Operatör: İnsanlığa faydalı olmaya çalışan bilinçli bir tıp adamı.

 

5.KİTAP HAKKINDA ŞAHSİ GÖRÜŞLER:

Kısa ve anlaşılması güç bir kitap. Yazar kitaptaki şahısları psikolojik yönden ele almıştır. Sürükleyici bir kitaptır.

 

6.KİTABIN YAZARI HAKKINDA KISA BİLGİ:

Peyami Safa İstanbul’ da 1899 yılında doğdu. Dokuz yaşında iken sağ elinin ekleminde kemik hastalığının başlaması, on üç yaşında iken de hayatını kazanmak zorunda kalması yüzünden düzenli okul öğrenimi göremedi, kendi kendini yetiştirdi. “ Biri Yerli ve Kopanlıklar Kralı” adlı (1913) ve “ Üç Kardeş” adlı (1918) birer hikâyelik iki küçük kitap çıkarıyor, Fagfur (1918) vb. gibi sanat dergilerinde hikâye çevirileri ve makaleleri yayımlanıyordu. Savaş sonunda, kardeşinin isteğiyle memurluktan ayrılıp basın hayatına atıldı. Çıkardıkları “ Yirminci Asır” adlı bir akşam gazetesinde “ Asrın Hikâyeleri” genel başlığı adı altında halk için gazete hikâyeleri yazdı. İlk otuz kırk tanesi imzasız yayımlanan bu hikâyeler o zaman çok beğenildi; yazar devrin ileri gelen bazı sanatçıları ( Yakup Kadri Karaosmanoğlu, Yahya Kemal Beyatlı, Ömer Seyfettin vb.) tarafından teşvik edildi.

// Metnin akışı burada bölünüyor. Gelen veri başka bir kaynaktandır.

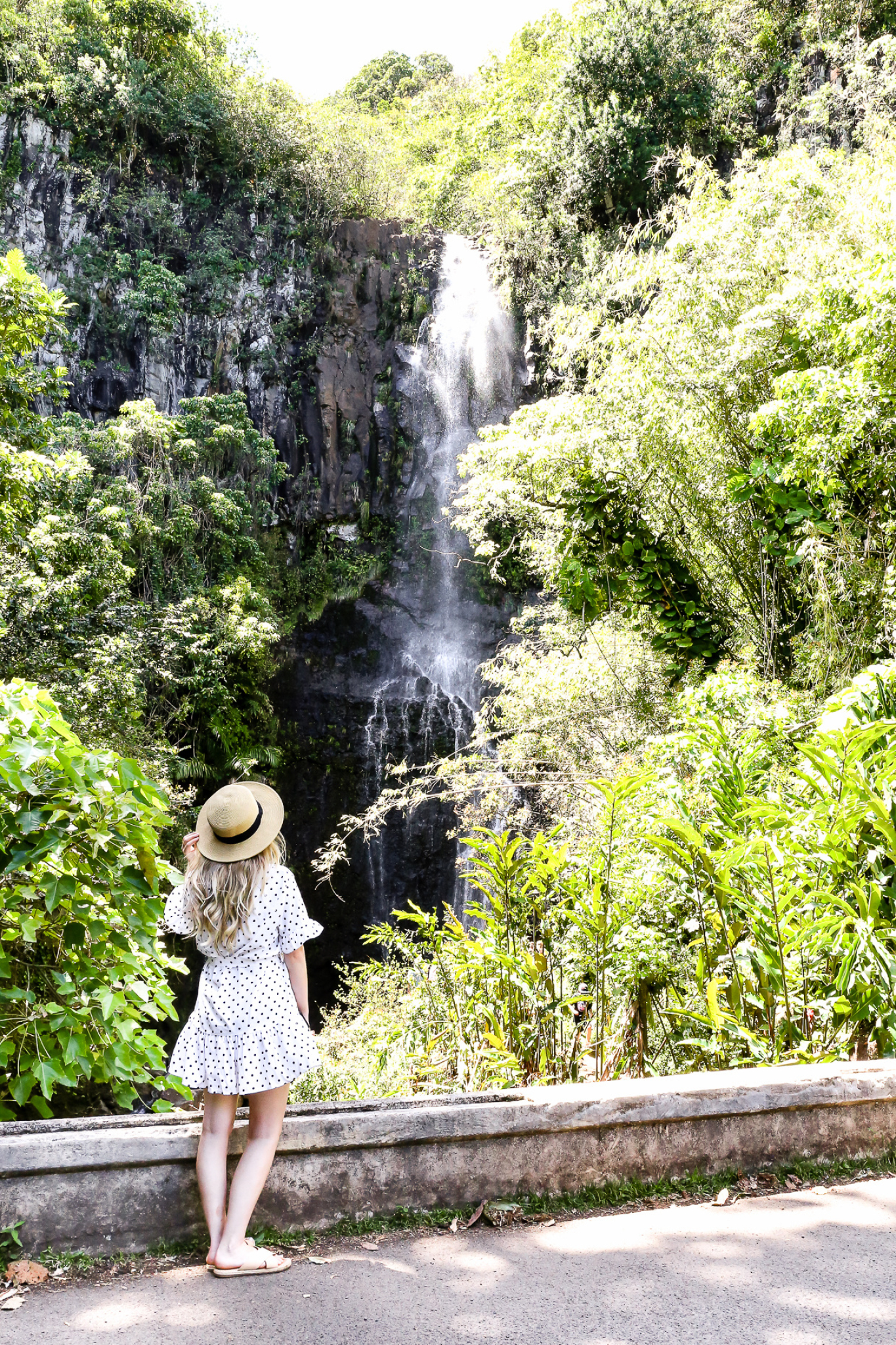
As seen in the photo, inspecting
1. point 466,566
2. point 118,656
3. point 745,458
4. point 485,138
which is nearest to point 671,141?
point 485,138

O tarihten sonra yalnız gazetelerde çalıştı. Fıkra, makale ve roman yazarı olarak geniş bir üne ulaştı. Bu arada “ Kültür Haftası (1936) ve Türk Düşüncesi (1953-1960)” adlı iki de dergi çıkardı. İkinci Dünya Savaşı yıllarında kendini Faşizm akımına kaptırdı; savaş sonrasında çalıştığı parti gazetelerine göre ikide bir ağız değiştirerek siyasal bir dengesizlik içinde bocaladığı, genellikle gerici bir takım görüşlerin savunuculuğunu yaptı. Atatürk ün sağlığında “ Türk İnkılâbına Bakışlar(1938)” adlı bir kitap yazmışken Atatürk ün ölümünden sonra devrin düşmanı bir yol tutu. 1961’ de İstanbul’ da öldü.

ESERLERİ:

Yalnızız, Fatih Harbiye, Şimşek, Bir Tereddütün Romanı, Sözde Kızlar, Mahşer.